When considering an allegation of a denial of natural justice, a court need not engage in an assessment of the appropriate standard of review. Rather, the court is required to evaluate whether the rules of procedural fairness or the duty of fairness have been adhered to. The court does this by assessing the specific circumstances giving rise to the allegation and by determining what procedures and safeguards were required in those circumstances in order to comply with the duty to act fairly.[28]
. Denso Manufacturing Canada, Inc. v. Canada (National Revenue)

In Denso Manufacturing Canada, Inc. v.
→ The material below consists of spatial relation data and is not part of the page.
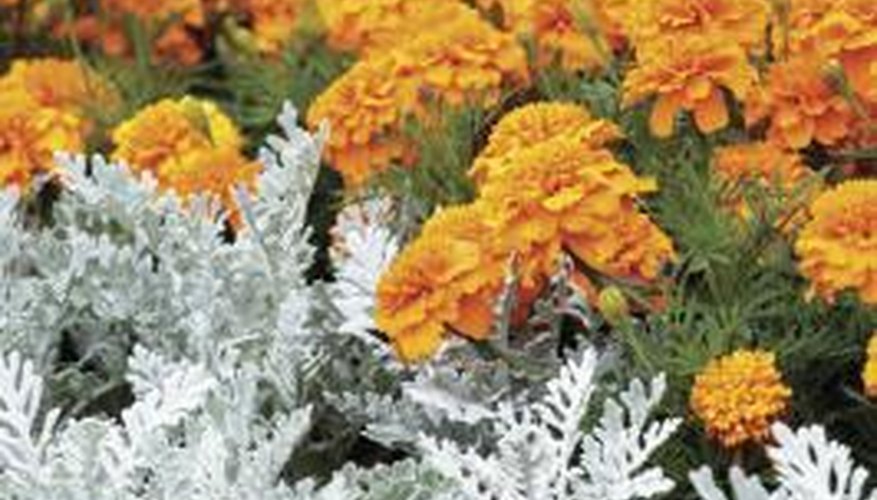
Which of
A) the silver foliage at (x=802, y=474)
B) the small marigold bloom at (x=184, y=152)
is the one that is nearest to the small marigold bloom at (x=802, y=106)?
the silver foliage at (x=802, y=474)

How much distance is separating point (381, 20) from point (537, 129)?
48cm

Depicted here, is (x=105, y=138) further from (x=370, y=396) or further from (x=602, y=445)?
(x=602, y=445)

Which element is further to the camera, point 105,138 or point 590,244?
point 105,138

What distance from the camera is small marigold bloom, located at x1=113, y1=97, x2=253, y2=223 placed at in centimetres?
230

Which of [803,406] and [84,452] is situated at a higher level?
[84,452]

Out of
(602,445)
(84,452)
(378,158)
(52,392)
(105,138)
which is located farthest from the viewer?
(105,138)

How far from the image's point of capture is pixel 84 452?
162cm

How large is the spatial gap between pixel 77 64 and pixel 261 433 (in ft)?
3.18

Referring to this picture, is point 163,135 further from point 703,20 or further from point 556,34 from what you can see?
point 703,20

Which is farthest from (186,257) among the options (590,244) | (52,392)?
(590,244)

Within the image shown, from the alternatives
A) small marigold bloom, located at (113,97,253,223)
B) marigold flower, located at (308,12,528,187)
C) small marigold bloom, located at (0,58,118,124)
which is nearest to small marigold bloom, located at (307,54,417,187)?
marigold flower, located at (308,12,528,187)

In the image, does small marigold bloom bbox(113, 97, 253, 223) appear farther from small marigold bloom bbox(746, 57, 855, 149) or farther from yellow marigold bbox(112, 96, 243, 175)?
small marigold bloom bbox(746, 57, 855, 149)

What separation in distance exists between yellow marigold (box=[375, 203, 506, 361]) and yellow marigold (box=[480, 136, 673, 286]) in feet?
0.10

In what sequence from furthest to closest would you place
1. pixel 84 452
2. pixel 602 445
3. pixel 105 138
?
pixel 105 138 < pixel 602 445 < pixel 84 452
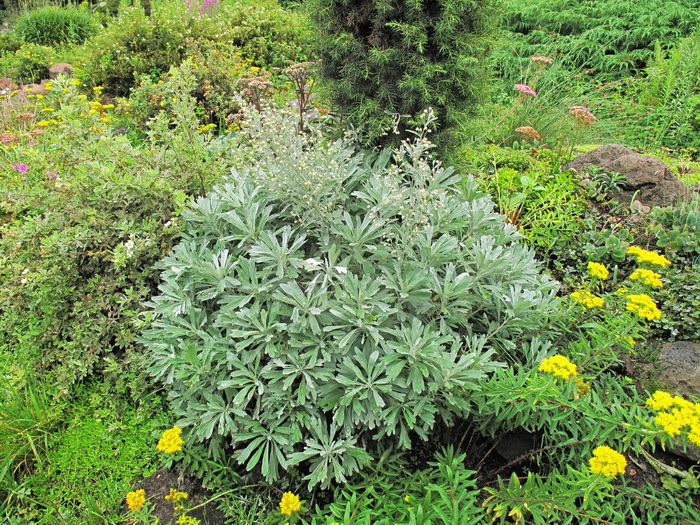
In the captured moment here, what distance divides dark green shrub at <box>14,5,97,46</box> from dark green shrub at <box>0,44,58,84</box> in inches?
70.7

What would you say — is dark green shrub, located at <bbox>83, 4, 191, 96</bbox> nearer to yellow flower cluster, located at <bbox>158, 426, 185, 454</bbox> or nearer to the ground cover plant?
the ground cover plant

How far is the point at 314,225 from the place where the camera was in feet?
9.06

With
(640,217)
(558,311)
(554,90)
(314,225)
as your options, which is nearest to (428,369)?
(558,311)

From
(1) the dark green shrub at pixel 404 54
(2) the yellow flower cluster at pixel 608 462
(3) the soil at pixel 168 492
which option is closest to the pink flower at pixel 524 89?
(1) the dark green shrub at pixel 404 54

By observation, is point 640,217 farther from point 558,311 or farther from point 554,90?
point 554,90

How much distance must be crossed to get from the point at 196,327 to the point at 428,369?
1.23m

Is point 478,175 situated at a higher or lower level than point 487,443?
higher

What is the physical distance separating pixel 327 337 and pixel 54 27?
13422mm

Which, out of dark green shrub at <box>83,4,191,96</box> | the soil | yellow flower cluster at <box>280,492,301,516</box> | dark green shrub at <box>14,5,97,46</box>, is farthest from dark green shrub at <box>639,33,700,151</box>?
dark green shrub at <box>14,5,97,46</box>

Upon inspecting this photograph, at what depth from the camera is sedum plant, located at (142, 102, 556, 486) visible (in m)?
2.15

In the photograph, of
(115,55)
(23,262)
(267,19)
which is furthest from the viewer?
(267,19)

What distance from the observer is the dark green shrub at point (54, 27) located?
11.5 meters

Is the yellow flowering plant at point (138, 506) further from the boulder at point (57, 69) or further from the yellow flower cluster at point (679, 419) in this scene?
the boulder at point (57, 69)

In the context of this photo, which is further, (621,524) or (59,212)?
(59,212)
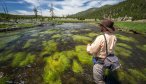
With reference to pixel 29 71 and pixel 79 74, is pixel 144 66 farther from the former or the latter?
pixel 29 71

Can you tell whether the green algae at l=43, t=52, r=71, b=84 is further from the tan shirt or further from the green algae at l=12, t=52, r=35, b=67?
the tan shirt

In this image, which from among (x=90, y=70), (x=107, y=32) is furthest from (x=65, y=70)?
(x=107, y=32)

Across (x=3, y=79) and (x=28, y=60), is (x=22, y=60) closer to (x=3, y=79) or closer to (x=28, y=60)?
(x=28, y=60)

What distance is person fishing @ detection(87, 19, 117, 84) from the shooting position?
256 inches

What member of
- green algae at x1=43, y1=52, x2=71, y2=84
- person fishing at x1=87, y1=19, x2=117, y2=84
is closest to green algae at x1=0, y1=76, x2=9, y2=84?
green algae at x1=43, y1=52, x2=71, y2=84

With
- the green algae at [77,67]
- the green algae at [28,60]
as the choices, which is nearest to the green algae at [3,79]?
the green algae at [28,60]

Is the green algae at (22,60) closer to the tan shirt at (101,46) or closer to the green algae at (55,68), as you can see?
the green algae at (55,68)

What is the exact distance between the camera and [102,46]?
658 centimetres

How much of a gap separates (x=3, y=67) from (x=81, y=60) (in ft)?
19.2

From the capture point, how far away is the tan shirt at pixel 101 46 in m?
6.48

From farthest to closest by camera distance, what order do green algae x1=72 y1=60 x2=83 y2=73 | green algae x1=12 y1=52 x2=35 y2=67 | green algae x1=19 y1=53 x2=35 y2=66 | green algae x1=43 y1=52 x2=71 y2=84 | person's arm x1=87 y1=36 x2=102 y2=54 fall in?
green algae x1=19 y1=53 x2=35 y2=66 → green algae x1=12 y1=52 x2=35 y2=67 → green algae x1=72 y1=60 x2=83 y2=73 → green algae x1=43 y1=52 x2=71 y2=84 → person's arm x1=87 y1=36 x2=102 y2=54

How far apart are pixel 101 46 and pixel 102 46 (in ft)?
0.13

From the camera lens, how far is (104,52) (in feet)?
22.2

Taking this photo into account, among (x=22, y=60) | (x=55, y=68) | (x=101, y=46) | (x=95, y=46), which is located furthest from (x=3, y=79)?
(x=101, y=46)
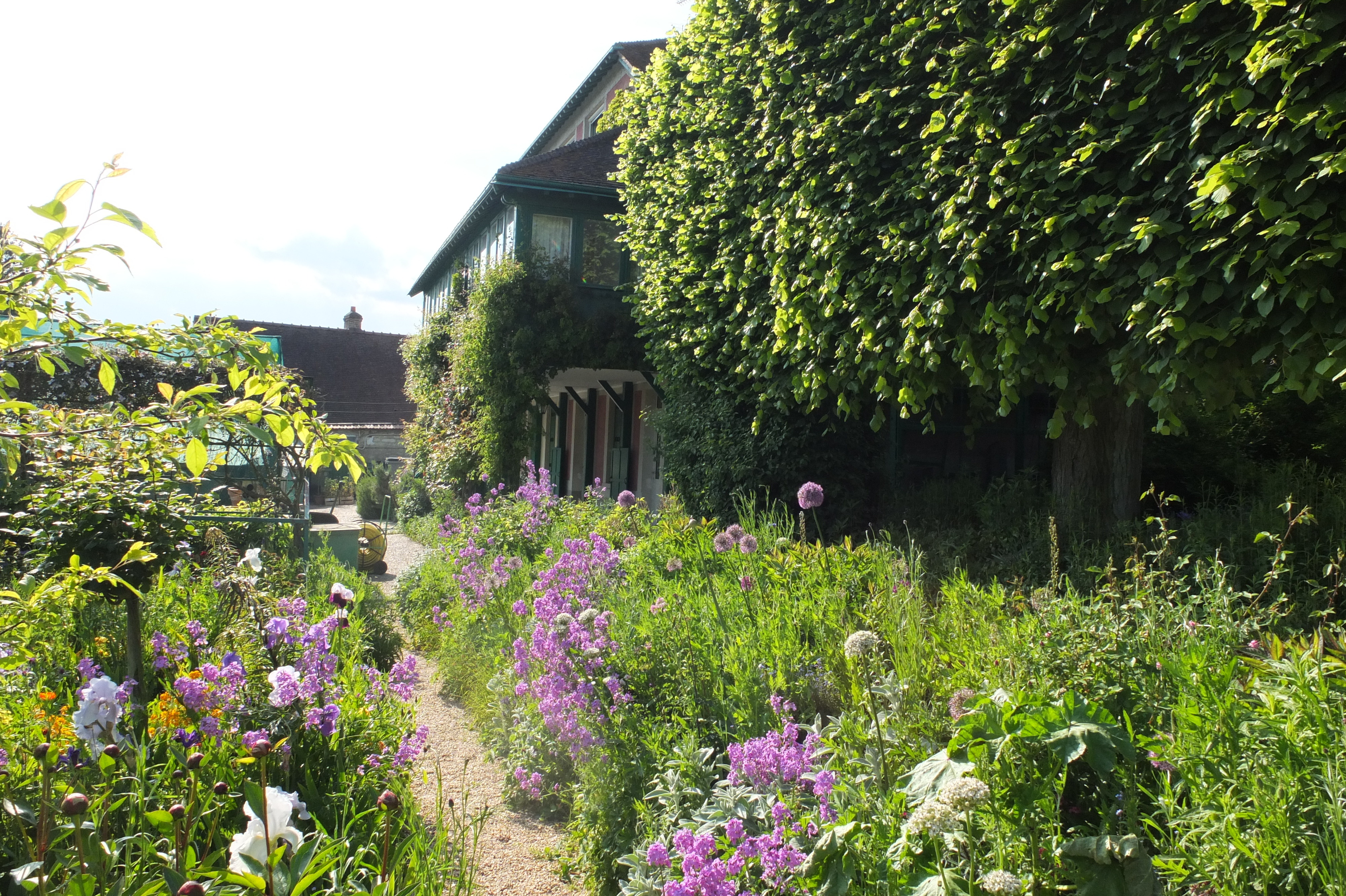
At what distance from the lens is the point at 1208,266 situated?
406 cm

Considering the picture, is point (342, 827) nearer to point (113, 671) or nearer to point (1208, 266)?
point (113, 671)

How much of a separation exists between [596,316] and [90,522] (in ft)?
32.8

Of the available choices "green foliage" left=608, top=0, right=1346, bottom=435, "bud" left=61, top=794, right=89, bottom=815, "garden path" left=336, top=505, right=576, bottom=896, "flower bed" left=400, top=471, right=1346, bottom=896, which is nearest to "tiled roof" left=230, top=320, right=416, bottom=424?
"green foliage" left=608, top=0, right=1346, bottom=435

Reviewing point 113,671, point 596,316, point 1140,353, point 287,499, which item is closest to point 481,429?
point 596,316

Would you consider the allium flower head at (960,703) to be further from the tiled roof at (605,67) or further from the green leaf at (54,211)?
the tiled roof at (605,67)

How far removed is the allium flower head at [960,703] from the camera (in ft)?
8.54

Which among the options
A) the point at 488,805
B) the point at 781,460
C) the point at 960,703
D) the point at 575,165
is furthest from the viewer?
the point at 575,165

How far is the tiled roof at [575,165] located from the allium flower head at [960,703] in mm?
12488

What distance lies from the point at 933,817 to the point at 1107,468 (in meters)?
5.37

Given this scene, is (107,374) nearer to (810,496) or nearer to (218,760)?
(218,760)

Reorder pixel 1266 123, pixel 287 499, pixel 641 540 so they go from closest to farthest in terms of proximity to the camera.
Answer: pixel 1266 123 → pixel 641 540 → pixel 287 499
Canada (National Revenue) (Fed CA, 2021) the Federal Court of Appeal held that there was no deference on an appeal from a judicial review on the issue of fairness:
[35] It is not clear whether the reference to a de novo review of the administrative decision would also mean a de novo review of the issue of procedural fairness. This Court, in Canadian Pacific Railway Company v. Canada (Attorney General), 2018 FCA 69, noted:
[54] A court assessing a procedural fairness argument is required to ask whether the procedure was fair having regard to all of the circumstances, including the Baker factors. A reviewing court does that which reviewing courts have done since Nicholson; it asks, with a sharp focus on the nature of the substantive rights involved and the consequences for an individual, whether a fair and just process was followed. I agree with Caldwell J.A.'s observation in Eagle's Nest (at para. 20) that, even though there is awkwardness in the use of the terminology, this reviewing exercise is "best reflected in the correctness standard" even though, strictly speaking, no standard of review is being applied.

[55] Attempting to shoehorn the question of procedural fairness into a standard of review analysis is also, at the end of the day, an unprofitable exercise. Procedural review and substantive review serve different objectives in administrative law. While there is overlap, the former focuses on the nature of the rights involved and the consequences for affected parties, while the latter focuses on the relationship between the court and the administrative decision maker. Further, certain procedural matters do not lend themselves to a standard of review analysis at all, such as when bias is alleged. As Suresh demonstrates, the distinction between substantive and procedural review and the ability of a court to tailor remedies appropriate to each is a useful tool in the judicial toolbox, and, in my view, there are no compelling reasons why it should be jettisoned.

[56] No matter how much deference is accorded administrative tribunals in the exercise of their discretion to make procedural choices, the ultimate question remains whether the applicant knew the case to meet and had a full and fair chance to respond. It would be problematic if an a priori decision as to whether the standard of review is correctness or reasonableness generated a different answer to what is a singular question that is fundamental to the concept of justice – was the party given a right to be heard and the opportunity to know the case against them? Procedural fairness is not sacrificed on the altar of deference.
[36] Since the question for procedural fairness is whether the procedure was fair, it is a moot point whether this Court conducts a de novo review of the issue of procedural fairness or reviews the decision of the Federal Court on the procedural fairness issue. In either approach, no deference would be shown to the decision of Federal Court on the issue of procedural fairness.